Cases of dementia are expected to ‘almost triple’ in the wake of a ‘devastating’ explosion.
According to a shocking new report from the Global Burden of Disease, dementia cases are set to nearly triple globally by 2050, with the UK alone seeing a 75 percent increase in cases.
According to a study, the number of adults living with dementia is expected to nearly triple from 57 million in 2019 to 153 million in 2050.
This, according to researchers, is due to population growth and aging.
They looked at four dementia risk factors: smoking, obesity, high blood sugar, and a lack of education, as well as the impact they’ll have on future trends.
Improved global education access, for example, is expected to reduce dementia prevalence by 6.2 million cases by 2050.
However, rising obesity, high blood sugar, and smoking rates will result in an additional 6.8 million dementia cases.
According to the study, dementia cases will increase in every country, with the smallest increases expected in high-income Asia Pacific (53%) and Western Europe (74%).
According to projections, the fastest-growing regions will be North Africa and the Middle East (367%) and eastern Sub-Saharan Africa (357%).
Dementia cases are expected to rise by 75% in the UK, from just over 907,000 in 2019 to nearly 1.6 million in 2050.
“Dementia is our greatest long-term medical challenge,” said Hilary Evans, Chief Executive of Alzheimer’s Research UK.
These startling statistics reveal the staggering global prevalence of dementia.

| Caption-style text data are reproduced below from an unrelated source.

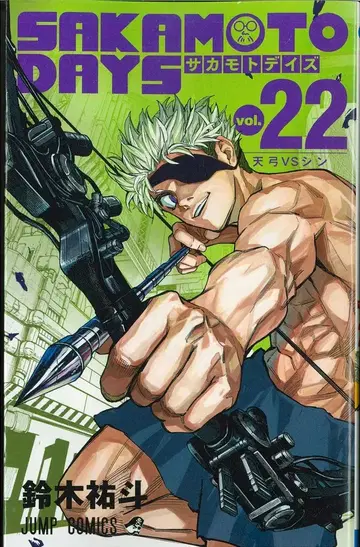 슈에이샤 점프 코믹스 스즈키 유지로 SAKAMOTO DAYS 22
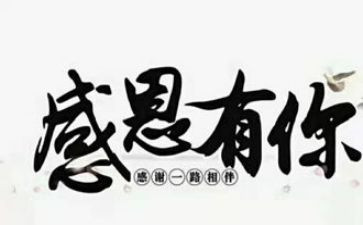 读增广贤文的心得体会8篇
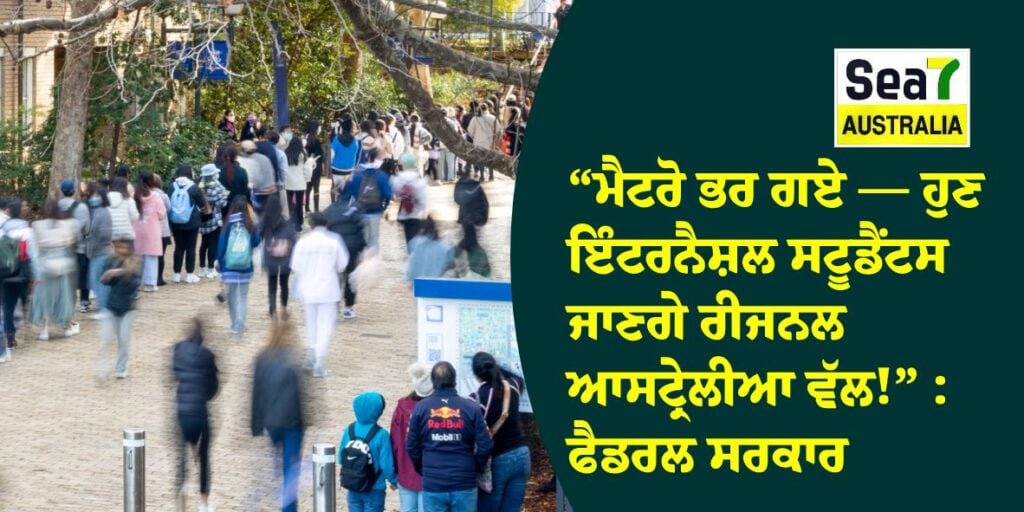 ਇੰਟਰਨੈਸ਼ਲ ਸਟੂਡੈਂਟਸ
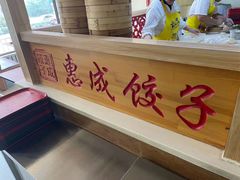 -惠成饺子(百合园店)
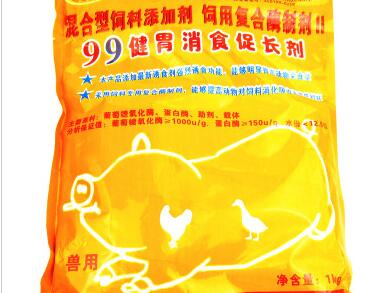 99健胃消食促長(zhǎng)劑——健胃消食促生長(zhǎng)同步完成，成本低廉效果好
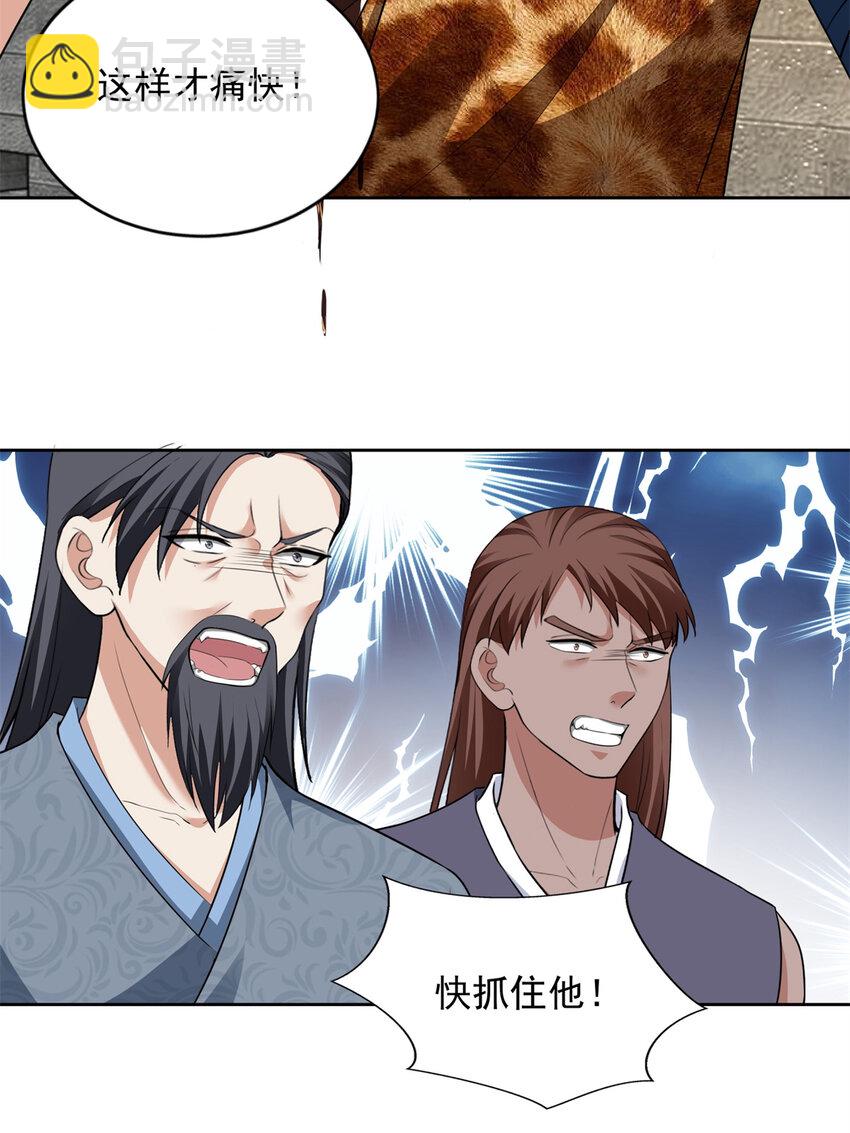 323-第324话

There are already 57 million people living with this debilitating disease, and we need to see concerted global action to prevent this number from doubling.”
Dementia cases are expected to increase by 74% in Western Europe, from nearly eight million in 2019 to nearly 14 million in 2050.
Greece (45 percent), Italy (56 percent), Finland (58 percent), Sweden (62 percent), and Germany (65 percent) are expected to see relatively small increases in cases.
The Global Burden of Disease study, published in The Lancet Public Health, is the first to provide forecasting estimates for adults aged 40 and older in 204 countries around the world.
According to experts, improved educational access could result in six million fewer dementia cases globally by 2050.
They do warn, however, that this decrease may be temporary.